Imitation learning is a promising paradigm for training robot control policies, but these policies can suffer from distribution shift, where the conditions at evaluation time differ from those in the training data. A popular approach for increasing policy robustness to distribution shift is interactive imitation learning (i.e., DAgger and variants), where a human operator provides corrective interventions during policy rollouts. However, collecting a sufficient amount of interventions to cover the distribution of policy mistakes can be burdensome for human operators. We propose IntervenGen (I-Gen), a novel data generation system that can autonomously produce a large set of corrective interventions with rich coverage of the state space from a small number of human interventions. We apply I-Gen to 4 simulated environments and 1 physical environment with object pose estimation error and show that it can increase policy robustness by up to 39x with only 10 human interventions. Videos and more results are available at https://sites.google.com/view/intervengen2024.
Paper Structure (15 sections, 4 figures, 4 tables, 1 algorithm)

This paper contains 15 sections, 4 figures, 4 tables, 1 algorithm.

Figures (4)

  • Figure 1: Overview. IntervenGen automatically generates corrective interventional data from a small number of human interventions, with coverage across both diverse scene configurations and policy mistake distributions. Here, the robot mistakenly believes the peg is at the position highlighted in red and requires demonstration of recovery behavior toward the true peg position.
  • Figure 2: I-Gen Data Generation Example. We provide an example of how I-Gen generates a new intervention. First, a new task instance is sampled with a new configuration (square peg location) and observation corruption (incorrect peg location highlighted in red).

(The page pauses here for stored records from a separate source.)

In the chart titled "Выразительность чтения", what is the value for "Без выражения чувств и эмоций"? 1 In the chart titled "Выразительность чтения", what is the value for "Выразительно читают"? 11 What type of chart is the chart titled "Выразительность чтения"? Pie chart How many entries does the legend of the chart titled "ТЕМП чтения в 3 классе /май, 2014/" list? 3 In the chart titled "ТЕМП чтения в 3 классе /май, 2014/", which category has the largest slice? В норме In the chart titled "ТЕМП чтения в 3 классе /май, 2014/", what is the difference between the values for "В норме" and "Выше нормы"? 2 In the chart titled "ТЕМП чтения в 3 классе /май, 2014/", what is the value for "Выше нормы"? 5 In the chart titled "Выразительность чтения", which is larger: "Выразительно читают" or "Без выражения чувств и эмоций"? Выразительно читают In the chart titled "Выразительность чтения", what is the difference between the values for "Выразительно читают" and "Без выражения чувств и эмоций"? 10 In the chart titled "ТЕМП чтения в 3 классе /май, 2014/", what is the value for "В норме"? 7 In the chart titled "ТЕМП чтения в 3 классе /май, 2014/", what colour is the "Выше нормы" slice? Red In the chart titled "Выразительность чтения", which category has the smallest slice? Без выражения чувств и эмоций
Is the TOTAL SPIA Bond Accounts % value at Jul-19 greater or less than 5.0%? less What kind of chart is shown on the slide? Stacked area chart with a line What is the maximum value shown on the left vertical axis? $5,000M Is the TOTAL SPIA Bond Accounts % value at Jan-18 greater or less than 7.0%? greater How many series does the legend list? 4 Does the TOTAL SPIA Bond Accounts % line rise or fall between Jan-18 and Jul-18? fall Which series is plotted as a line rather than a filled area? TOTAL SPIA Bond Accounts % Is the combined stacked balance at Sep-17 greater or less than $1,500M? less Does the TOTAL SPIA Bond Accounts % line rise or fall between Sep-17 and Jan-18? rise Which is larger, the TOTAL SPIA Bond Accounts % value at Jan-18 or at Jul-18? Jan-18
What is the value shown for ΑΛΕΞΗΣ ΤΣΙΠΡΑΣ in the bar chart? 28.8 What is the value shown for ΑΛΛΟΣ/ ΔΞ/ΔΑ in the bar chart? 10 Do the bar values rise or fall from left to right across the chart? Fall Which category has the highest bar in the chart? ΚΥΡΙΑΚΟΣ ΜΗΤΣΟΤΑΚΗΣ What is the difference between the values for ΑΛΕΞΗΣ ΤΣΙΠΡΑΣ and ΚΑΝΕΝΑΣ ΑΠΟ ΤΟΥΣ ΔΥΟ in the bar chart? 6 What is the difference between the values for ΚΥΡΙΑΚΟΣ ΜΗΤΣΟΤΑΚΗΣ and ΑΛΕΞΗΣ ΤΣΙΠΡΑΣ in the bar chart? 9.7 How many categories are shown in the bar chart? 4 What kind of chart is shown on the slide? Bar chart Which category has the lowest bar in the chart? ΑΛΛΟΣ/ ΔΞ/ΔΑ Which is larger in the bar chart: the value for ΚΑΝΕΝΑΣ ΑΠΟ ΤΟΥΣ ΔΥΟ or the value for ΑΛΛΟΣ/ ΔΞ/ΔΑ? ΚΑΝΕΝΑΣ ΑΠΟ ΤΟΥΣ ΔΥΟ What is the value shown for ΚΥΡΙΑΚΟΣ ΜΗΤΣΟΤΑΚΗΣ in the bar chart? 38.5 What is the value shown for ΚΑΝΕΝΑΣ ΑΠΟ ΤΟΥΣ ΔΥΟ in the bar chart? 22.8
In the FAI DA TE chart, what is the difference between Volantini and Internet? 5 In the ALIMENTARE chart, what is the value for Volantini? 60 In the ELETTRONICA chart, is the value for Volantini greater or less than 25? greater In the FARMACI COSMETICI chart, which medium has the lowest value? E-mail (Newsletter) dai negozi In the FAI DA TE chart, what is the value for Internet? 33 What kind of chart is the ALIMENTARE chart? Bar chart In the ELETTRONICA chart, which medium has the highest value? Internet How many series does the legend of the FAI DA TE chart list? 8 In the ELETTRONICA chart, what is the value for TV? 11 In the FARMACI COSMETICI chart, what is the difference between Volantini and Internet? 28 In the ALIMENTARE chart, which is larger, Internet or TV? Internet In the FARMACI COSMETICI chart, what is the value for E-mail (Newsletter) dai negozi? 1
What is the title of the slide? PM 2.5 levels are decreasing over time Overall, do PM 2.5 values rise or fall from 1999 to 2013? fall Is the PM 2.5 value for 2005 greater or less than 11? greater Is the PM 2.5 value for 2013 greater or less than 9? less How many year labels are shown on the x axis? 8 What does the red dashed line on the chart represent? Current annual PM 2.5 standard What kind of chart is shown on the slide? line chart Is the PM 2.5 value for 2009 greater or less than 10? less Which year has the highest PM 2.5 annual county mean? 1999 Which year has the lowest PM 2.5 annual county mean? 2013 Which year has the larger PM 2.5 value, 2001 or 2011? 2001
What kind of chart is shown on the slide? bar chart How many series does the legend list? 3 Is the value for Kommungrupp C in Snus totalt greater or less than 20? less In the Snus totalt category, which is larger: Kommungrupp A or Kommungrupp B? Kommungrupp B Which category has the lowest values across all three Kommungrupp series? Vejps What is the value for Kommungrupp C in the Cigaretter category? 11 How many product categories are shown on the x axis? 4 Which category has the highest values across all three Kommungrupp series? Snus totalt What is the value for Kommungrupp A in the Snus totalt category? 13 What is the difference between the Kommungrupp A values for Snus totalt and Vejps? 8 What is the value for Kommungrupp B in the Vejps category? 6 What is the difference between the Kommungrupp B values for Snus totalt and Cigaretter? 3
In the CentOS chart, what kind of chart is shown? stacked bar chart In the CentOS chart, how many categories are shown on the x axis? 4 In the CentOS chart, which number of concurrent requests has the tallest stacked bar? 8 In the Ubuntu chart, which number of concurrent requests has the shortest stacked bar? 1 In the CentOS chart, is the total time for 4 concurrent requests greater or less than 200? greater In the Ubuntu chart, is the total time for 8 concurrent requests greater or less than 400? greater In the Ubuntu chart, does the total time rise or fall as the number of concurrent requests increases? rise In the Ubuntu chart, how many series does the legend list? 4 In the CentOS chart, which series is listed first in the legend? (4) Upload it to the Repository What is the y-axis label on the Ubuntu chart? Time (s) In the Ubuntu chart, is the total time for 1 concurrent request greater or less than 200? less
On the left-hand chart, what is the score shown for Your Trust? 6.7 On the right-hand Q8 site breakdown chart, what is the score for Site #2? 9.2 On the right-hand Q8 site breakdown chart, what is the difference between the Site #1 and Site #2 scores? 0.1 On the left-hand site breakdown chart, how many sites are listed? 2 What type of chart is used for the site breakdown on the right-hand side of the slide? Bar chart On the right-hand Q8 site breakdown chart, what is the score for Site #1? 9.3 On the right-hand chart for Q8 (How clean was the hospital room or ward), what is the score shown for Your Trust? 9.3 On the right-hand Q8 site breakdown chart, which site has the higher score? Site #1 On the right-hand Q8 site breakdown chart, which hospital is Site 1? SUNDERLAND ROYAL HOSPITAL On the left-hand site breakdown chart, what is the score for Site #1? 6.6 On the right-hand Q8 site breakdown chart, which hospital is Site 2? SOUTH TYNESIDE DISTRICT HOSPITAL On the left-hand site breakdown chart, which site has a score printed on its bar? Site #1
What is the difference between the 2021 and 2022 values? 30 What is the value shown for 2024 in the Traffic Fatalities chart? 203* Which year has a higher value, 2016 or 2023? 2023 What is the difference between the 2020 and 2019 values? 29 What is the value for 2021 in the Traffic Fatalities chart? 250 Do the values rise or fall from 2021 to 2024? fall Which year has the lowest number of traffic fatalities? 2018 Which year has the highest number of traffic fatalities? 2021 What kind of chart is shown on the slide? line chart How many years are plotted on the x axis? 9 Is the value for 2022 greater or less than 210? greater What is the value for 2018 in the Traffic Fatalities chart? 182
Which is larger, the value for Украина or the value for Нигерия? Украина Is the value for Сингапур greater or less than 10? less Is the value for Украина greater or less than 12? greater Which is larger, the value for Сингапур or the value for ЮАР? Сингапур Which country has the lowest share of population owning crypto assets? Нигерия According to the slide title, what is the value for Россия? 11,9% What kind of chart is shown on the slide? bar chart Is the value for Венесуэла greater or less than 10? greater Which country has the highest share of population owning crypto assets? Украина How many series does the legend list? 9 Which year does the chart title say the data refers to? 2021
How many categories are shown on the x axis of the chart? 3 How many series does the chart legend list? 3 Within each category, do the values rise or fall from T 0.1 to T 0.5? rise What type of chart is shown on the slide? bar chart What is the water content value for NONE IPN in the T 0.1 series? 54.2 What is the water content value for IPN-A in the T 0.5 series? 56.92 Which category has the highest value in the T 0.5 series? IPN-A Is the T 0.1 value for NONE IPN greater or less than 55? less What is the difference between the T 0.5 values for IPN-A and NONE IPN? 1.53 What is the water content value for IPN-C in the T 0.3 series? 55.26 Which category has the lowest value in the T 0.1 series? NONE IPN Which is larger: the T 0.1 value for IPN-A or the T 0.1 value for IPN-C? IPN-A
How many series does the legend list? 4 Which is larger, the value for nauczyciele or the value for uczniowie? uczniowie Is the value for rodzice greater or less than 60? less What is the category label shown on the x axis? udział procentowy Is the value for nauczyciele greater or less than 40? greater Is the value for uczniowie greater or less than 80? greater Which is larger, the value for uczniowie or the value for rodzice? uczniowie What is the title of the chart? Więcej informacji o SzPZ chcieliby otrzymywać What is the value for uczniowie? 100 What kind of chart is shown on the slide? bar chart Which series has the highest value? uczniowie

We execute the robot policy to generate mistake behavior for the new task instance. When a mistake is detected, we sample a human intervention segment from the source dataset and transform it to adapt to the current scene. Finally, we executed the transformed recovery segment in the environment.
  • Figure 3: Tasks. We evaluate I-Gen in several contact-rich, high-precision tasks. The top row shows normal task execution while the bottom row shows typical mistakes encountered by the agent when using inaccurate object poses (or object geometry for Nut-and-Peg Assembly) and associated recovery behaviors.
  • Figure 4: Sim-to-Real. We evaluate sim-to-real transfer for a block grasping task with a Franka Panda robot. Similar to Figure \ref{['fig:tasks']} we show normal task execution, typical mistakes due to inaccurate object poses, and associated recovery for the simulation and real world environments. The results show that I-Gen can facilitate sim-to-real transfer of learned control policies, and that these policies retain robustness to erroneous perception.